Notre venue à Marseille avec Caroline correspondait à l’époque où l’équipe de La Marelle devait annoncer leurs prochaines résidences d’auteur pour 2025. Nous avions envoyé un projet d’écriture autour de la Méditerranée : Écrire à deux un récit polyphonique se déroulant dans différents endroits du pourtour méditerranéen où nous avons tous deux des attaches très fortes, par nos origines notamment (en Algérie, en Espagne, en Italie, en Corse). Autour de la Méditerranée, des femmes et des hommes, à un moment charnière de leur vie, regardent l’horizon. Ce qu’ils voient, ce qu’ils imaginent ou désirent, ce dont ils se souviennent ou qu’ils cherchent à oublier. Au large, un navire de sauvetage à bord duquel sont réfugiés des migrants dérive, repoussé de pays en pays. Nous avons profité de notre arrivée le jour même du début du rendez-vous des Écrits du numérique qui réunissait cette année autour de Cécile Portier, Colette Tron et Pascal Jourdana, des complices d’écriture et de création de longue date, Anne Savelli, Juliette Mézenc, Annie Abrahams et Véronique Aubouy pour discuter avec Fanny Pomarède, directrice de la Marelle. Elle nous a annoncé à cette occasion qu’ils avaient reçu cette année plus de 200 demandes de résidence, qu’il était compliqué pour eux d’accepter d’anciens résidents comme moi, mais qu’ils pourraient tout à fait nous accueillir à la villa Deroze à La Ciotat pour écrire notre texte. Pour nous le plus important n’était pas tant le soutient financier mais plutôt ce cadre magnifique, un temps rien qu’à nous, pour nous consacrer à ce projet d’écriture.

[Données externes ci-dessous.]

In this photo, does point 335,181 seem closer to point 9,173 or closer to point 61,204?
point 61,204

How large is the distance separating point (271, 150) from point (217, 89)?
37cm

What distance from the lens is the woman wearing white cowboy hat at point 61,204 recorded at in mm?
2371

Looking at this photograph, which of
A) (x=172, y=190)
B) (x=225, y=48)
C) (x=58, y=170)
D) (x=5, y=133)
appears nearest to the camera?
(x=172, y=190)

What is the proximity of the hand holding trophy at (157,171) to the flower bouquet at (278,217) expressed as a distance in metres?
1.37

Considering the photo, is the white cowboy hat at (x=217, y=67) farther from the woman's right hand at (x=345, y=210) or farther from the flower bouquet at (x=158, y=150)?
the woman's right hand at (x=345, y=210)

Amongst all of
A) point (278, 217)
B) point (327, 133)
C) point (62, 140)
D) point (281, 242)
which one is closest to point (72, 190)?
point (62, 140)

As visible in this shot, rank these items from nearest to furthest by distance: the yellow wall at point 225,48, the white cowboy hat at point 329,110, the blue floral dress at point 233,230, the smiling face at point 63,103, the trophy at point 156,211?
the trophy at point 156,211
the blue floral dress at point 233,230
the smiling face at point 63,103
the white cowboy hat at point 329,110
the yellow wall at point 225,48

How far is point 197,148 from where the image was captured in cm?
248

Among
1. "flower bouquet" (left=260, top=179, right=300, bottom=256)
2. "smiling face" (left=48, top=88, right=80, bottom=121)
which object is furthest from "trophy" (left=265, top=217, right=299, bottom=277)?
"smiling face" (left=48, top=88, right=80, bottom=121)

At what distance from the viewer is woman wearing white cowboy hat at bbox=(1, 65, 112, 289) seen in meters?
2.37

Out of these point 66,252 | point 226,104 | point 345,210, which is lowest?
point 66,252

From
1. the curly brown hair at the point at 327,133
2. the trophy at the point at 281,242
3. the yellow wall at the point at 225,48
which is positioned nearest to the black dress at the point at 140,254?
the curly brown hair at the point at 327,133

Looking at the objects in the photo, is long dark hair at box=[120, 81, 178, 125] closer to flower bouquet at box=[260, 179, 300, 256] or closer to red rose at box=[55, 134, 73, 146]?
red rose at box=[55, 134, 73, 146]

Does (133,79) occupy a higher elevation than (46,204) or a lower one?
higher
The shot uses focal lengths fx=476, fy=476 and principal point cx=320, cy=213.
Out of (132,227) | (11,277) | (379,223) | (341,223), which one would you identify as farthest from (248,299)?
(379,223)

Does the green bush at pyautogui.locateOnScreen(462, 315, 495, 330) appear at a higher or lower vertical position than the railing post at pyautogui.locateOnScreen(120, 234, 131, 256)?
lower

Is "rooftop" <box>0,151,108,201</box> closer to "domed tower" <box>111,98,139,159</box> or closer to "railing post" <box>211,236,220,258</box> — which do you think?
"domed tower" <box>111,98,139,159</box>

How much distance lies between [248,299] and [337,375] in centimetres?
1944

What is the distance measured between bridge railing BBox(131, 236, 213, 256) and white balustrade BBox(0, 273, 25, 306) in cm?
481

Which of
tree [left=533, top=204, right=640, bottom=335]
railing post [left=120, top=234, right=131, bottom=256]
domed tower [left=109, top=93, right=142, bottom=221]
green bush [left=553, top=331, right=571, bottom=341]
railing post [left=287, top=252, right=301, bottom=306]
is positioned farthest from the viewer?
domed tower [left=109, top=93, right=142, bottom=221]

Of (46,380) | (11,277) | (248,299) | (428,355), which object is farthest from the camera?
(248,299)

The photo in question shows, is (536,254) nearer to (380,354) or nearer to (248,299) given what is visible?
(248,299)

Je me suis souvenu d’une scène que j’avais totalement enfouie dans ma mémoire. Une nuit, après une soirée bien arrosée, dans le cadre d’un séminaire professionnel à la Plaine-sur-Mer, j’avais erré seul dans les rues désertes du bord de mer en lisant à tue-tête quelques passages de L’Ombilic des limbes d’Antonin Artaud.
« Penser sans rupture minime, sans chausse-trape dans la pensée, sans l’un de ces escamotages subits dont mes moelles sont coutumières comme postes-émetteurs de courants.
Mes moelles parfois s’amusent à ces jeux, se plaisent à ces jeux, se plaisent à ces rapts furtifs auxquels la tête de ma pensée préside.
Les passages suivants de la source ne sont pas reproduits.